Schwartz and Diana MaCaulay, CEO of Jamaica Environment Trust (JET), said they were alarmed and appalled at the development, especially since the Government has given “numerous assurances that bauxite mining would not be permitted in Cockpit Country”.
“To now learn that the GOJ has gone ahead and allowed Noranda to begin mining operations in Cockpit Country without any dialogue with stakeholders and without the declaration of the long promised boundary and protection regime is a betrayal of good faith,” MaCaulay said.
But speaking with the Jamaica Observer yesterday, CEO of the National Environment and Planning Agency Peter Knight said the agency was seeking to verify the complaints lodged with his office and would defer detailed comment until then.
“Suffice it to say, if mining is taking place and if they have encroached on Cockpit Country, it will be stopped,” Knight said.
Noranda communications executive Lance Neita told the Observer said the company has been made aware of the allegations and would respond in short order.
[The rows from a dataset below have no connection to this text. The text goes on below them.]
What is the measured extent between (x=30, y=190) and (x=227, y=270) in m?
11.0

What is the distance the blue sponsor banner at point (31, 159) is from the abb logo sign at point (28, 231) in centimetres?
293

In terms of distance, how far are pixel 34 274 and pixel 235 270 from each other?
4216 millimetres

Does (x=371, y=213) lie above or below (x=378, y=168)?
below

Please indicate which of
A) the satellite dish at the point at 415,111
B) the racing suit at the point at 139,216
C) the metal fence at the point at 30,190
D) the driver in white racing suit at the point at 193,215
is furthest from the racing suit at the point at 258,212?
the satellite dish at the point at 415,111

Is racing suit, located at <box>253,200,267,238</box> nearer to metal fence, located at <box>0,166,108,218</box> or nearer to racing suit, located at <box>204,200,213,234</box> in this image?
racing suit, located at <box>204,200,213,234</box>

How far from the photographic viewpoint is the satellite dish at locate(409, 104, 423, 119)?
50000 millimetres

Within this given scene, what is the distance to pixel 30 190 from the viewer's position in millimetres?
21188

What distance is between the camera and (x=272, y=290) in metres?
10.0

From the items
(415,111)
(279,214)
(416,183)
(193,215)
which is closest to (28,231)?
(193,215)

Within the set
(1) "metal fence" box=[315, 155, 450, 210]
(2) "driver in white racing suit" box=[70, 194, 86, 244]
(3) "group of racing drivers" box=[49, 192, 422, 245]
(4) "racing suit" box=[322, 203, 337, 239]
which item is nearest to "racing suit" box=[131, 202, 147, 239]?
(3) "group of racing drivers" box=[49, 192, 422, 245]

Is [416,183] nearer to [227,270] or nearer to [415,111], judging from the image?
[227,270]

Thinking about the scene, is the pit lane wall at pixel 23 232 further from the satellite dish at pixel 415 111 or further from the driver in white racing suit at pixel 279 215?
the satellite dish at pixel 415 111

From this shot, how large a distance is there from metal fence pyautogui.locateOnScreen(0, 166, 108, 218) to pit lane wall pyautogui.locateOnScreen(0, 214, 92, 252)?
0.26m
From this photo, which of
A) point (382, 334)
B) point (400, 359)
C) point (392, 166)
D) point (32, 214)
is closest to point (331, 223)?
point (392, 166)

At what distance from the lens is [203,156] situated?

He maintained, however, that Noranda is operating according to its lease and has never gone outside of its boundaries.
Cockpit Country is an expanse of mountainous forest that stretches from St James, Trelawny, and St Elizabeth, to sections of St Ann, Clarendon and Manchester. It sits on limestone bedrock and has been eyed for limestone and bauxite mining. Cockpit Country supplies as much as 40 per cent of the water for western Jamaica, according to the Water Resources Authority.
At the base of the contention is the demarcation of its boundaries. Over the years, different interest groups have defined varying boundaries, some wider than others. In 2013, the Government stepped in to settle the impasse and commissioned a series of public consultations to that end. The published recommendations concluded, among other things, that “The Government of Jamaica should not authorise any form of exploration of mineral deposits, mining and quarrying activity within the Cockpit Country as the level of emotion is too high and level of opposition and resistance by community members and leaders, CBOs, NGOs and civil society organisations, some Government of Jamaica agencies and members of the academic community may not provide enough guarantee and confidence for potential investors”.
“They can’t just ignore the public consultations that they commissioned,” Schwartz said.